Александр Вельтман
Лихоманка
Солдатская сказка
…По принятии лазарета Артамон Матвеевич назначил Емельяна Герасимовича бессменным дежурным с тем, чтоб ни шагу из лазарета. Как исправный дежурный, Емельян Герасимович тотчас же пошел по камерам раненых и больных.
— Что, ребята, больны?
— Больны, ваше благородие.
— Все до одного больны?
— Все до одного, ваше благородие.
— Ну, на здоровье, ребята; а что ж вы тут делаете?
— Да что, нечего делать, ваше благородие, лежим, а подчас и посидим, как отляжет.
— Стыдно сидеть сложа руки!
— Стыдно, ваше благородие, да дело невольное.
— А кто неволит?
— Да есть тут командирша лазаретная.
— Что за командирша такая, где она?
— Да вот она, ваше благородие: Кузьму Иванова, полкового сказочника, треплет — трррах! трах! трах! тррррр!
— Это что такое?
— А вот, ваше благородие, она зубами бьет сбор на плац; сейчас начнет сказку.

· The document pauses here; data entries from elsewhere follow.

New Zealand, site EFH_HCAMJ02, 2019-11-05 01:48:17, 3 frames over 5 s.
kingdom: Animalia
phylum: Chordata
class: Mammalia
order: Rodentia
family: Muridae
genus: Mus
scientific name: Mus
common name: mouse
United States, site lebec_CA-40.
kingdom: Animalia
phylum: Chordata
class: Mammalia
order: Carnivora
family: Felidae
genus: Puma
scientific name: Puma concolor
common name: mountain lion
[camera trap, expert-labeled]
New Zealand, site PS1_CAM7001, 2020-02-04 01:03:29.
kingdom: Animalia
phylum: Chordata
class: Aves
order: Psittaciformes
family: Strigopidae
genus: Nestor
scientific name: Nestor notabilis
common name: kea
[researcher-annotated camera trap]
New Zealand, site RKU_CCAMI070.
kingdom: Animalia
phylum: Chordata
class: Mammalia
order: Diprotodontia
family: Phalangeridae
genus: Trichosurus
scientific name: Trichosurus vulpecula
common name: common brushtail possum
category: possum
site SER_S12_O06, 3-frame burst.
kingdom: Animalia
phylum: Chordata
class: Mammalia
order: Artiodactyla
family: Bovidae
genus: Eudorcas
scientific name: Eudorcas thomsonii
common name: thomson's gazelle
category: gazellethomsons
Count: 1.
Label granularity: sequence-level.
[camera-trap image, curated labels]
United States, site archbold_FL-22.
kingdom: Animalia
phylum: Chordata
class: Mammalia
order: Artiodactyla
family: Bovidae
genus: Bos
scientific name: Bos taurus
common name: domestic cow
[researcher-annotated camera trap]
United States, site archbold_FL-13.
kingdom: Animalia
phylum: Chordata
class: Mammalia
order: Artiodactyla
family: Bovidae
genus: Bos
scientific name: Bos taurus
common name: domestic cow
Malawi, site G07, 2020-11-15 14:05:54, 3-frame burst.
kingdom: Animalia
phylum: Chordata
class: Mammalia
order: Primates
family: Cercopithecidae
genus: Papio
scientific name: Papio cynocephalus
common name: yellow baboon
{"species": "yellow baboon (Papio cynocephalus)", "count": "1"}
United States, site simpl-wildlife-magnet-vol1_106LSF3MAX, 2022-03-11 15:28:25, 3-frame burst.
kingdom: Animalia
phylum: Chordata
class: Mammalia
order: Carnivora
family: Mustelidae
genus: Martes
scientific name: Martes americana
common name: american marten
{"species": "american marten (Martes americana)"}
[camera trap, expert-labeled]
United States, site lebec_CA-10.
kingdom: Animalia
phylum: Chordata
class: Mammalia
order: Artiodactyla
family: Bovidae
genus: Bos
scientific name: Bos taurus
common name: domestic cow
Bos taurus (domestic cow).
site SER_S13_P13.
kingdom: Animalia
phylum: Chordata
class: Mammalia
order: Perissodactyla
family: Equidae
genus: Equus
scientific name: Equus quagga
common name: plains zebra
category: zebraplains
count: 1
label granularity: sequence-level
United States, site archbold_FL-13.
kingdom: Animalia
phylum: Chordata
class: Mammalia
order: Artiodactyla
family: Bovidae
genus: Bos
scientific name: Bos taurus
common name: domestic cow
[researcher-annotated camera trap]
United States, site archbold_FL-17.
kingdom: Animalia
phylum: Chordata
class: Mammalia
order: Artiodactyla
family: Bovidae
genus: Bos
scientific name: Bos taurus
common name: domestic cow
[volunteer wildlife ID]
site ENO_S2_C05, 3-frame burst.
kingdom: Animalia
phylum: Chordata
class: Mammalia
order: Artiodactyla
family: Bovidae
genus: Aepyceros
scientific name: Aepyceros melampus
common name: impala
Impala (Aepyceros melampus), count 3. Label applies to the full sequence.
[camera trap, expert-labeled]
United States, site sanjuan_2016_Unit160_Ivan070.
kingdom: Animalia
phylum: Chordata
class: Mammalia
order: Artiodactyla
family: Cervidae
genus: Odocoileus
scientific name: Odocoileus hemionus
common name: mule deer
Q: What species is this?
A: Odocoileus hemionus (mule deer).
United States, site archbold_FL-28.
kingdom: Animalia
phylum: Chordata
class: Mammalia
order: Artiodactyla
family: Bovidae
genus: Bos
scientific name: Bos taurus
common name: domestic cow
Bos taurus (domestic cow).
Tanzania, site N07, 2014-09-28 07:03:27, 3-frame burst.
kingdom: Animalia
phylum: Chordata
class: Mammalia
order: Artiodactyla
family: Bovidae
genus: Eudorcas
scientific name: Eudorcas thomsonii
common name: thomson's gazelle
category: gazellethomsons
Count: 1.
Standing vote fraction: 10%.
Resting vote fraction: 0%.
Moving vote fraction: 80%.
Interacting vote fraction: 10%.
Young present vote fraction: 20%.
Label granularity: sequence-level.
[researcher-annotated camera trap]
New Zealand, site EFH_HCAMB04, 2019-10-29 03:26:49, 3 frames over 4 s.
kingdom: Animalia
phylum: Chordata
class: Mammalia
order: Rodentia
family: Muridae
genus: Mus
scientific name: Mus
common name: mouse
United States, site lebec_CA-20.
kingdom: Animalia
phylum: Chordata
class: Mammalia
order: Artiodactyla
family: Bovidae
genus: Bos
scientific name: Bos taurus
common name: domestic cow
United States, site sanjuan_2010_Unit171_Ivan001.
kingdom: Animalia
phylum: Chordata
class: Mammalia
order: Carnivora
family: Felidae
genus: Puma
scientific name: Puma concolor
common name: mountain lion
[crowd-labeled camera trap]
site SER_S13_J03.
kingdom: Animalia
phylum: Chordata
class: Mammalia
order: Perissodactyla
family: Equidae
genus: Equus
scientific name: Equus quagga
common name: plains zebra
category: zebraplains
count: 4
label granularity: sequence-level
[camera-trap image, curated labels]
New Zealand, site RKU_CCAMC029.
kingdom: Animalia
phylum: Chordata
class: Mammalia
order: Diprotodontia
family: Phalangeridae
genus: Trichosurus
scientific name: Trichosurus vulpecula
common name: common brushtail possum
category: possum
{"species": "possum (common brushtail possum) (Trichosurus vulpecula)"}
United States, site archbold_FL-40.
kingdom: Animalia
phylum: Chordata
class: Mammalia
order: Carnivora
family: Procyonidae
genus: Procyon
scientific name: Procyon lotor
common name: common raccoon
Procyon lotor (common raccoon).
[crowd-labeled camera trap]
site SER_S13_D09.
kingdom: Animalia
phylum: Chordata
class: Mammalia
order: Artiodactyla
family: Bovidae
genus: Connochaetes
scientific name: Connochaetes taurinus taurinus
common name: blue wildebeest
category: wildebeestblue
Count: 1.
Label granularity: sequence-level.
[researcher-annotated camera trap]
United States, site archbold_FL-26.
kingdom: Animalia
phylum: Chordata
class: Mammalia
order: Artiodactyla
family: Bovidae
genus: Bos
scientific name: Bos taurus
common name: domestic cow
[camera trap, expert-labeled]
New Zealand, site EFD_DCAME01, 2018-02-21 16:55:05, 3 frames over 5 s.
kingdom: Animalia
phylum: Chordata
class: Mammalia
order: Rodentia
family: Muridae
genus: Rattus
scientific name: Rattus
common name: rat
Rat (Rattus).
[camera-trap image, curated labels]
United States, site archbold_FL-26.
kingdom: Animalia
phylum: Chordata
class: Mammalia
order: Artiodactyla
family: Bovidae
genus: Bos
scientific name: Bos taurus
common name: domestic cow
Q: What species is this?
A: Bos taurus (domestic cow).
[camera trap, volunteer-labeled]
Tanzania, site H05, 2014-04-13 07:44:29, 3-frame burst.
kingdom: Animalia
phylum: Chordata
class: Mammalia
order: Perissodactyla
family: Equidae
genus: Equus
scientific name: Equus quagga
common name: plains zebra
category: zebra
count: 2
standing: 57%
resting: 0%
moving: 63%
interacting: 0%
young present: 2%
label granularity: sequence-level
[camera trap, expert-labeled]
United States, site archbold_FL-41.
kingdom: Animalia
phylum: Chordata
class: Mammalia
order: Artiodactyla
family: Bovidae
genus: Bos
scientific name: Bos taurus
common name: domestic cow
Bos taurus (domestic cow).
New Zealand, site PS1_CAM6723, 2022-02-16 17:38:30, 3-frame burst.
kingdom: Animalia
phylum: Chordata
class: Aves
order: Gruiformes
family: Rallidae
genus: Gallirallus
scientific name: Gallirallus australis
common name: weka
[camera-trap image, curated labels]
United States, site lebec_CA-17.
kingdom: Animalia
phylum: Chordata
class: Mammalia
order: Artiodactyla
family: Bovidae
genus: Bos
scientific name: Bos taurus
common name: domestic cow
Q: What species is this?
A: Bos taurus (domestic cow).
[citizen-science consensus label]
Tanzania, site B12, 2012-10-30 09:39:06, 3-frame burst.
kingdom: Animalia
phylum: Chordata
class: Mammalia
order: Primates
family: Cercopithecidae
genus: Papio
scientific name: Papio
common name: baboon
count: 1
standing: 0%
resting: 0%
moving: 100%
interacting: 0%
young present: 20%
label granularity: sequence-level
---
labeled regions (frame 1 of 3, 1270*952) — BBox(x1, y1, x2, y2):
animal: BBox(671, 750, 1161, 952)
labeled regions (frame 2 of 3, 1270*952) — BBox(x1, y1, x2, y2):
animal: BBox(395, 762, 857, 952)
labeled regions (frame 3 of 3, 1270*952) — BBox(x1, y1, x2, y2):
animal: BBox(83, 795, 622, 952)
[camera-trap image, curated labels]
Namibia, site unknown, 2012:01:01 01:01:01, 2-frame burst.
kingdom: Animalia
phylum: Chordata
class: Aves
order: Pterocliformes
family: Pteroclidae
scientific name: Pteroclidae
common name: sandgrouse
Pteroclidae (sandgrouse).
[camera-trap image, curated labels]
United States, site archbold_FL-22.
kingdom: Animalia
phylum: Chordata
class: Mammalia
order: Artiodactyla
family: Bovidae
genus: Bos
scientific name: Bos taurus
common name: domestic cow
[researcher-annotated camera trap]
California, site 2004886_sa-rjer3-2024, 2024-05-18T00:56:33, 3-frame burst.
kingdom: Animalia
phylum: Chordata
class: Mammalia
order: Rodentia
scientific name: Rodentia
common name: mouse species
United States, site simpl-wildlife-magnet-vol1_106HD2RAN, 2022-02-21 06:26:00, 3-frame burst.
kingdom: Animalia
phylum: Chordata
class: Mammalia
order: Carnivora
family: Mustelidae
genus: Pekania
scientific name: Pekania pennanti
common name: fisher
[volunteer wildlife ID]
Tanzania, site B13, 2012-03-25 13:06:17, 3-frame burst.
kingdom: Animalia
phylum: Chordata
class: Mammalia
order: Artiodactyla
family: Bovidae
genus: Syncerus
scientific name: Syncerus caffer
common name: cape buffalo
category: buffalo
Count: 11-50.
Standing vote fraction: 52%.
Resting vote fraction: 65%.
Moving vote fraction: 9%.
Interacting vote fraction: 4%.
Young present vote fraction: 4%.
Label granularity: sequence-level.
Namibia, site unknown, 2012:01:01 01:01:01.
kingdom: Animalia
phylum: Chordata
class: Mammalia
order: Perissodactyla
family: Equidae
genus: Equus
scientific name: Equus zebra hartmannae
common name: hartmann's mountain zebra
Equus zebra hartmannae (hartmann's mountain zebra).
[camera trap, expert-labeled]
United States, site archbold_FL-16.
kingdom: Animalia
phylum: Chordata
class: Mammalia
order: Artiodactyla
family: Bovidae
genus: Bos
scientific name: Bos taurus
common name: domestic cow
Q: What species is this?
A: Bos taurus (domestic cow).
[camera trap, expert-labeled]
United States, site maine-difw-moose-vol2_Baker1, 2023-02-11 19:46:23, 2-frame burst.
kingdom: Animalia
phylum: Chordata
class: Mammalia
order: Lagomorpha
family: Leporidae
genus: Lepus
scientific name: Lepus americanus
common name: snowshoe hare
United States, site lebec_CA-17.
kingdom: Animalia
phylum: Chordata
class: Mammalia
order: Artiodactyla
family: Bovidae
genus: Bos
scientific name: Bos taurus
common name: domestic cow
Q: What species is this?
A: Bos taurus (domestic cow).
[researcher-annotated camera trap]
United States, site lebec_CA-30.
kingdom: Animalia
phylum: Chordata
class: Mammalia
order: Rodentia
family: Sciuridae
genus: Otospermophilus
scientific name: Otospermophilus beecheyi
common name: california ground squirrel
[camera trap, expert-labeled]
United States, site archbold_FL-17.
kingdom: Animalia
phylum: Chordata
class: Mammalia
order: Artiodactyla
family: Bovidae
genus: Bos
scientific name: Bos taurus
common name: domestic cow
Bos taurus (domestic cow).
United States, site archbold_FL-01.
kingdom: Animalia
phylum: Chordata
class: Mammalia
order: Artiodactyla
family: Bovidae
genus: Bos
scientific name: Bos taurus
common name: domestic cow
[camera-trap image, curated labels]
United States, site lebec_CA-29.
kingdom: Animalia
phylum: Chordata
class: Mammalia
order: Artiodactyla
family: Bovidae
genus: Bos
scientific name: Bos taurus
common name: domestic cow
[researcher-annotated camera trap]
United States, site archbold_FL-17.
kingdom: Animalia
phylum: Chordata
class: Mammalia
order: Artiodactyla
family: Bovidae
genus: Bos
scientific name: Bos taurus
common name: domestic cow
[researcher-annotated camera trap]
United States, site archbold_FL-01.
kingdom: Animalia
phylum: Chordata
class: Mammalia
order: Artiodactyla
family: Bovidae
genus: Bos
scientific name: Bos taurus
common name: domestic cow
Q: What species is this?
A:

— Трррах! трах! трах! Лежите смирно, ребята! По команде, слушай! В некотором царстве, в некотором государстве… — начал, пробарабанив зубами, полковой сказочник, который в жару лихорадки бредил сказками. Только что начнет его бить лихорадка, пойдет стукотня зубами, потом кинет в жар, и солдат начинает сказку:
— В некотором царстве, в некотором государстве…
— В некотором государстве? Ну! — сказал Емельян Герасимович, ужасный охотник до сказок, садясь на табурет подле койки солдата-сказочника и внимательно слушая его рассказ.
— В некотором царстве, в некотором государстве, — продолжал солдат-сказочник, — жил-был на постоянных квартирах полковой командир, и было у него три майора, два умных, а третий — так ничего; и был у него сад, а в саду на деревьях росли румяные солдатики, а в цветнике все полевые цветы: ружья, тесаки, ранцы и разные снаряды. Дорожки, словно солдатская портупея, мелком вычищены и вылакированы. Вот, долгое время все честно было и в целости, вдруг смотрит дежурный по караулам, что ночь, то пропажа и казне убыток: кто-то обрывает солдатиков. Что делать! Дежурный глаз не смыкает; да перед зарей ветерок, словно винный спирт, в нос кинется, — смотришь, охмелеет дежурный и всхрапнет — глядь, а на каком-нибудь дереве нет солдатиков. Пошел дежурный докладывать про беду полковому командиру. «Ваше высокоблагородие! У нас в саду что-то не честно, кто-то солдатиков обрывает». — «Что ж ты смотрел? а?» — «И в очи смотрю, да не вижу, ваше высокоблагородие».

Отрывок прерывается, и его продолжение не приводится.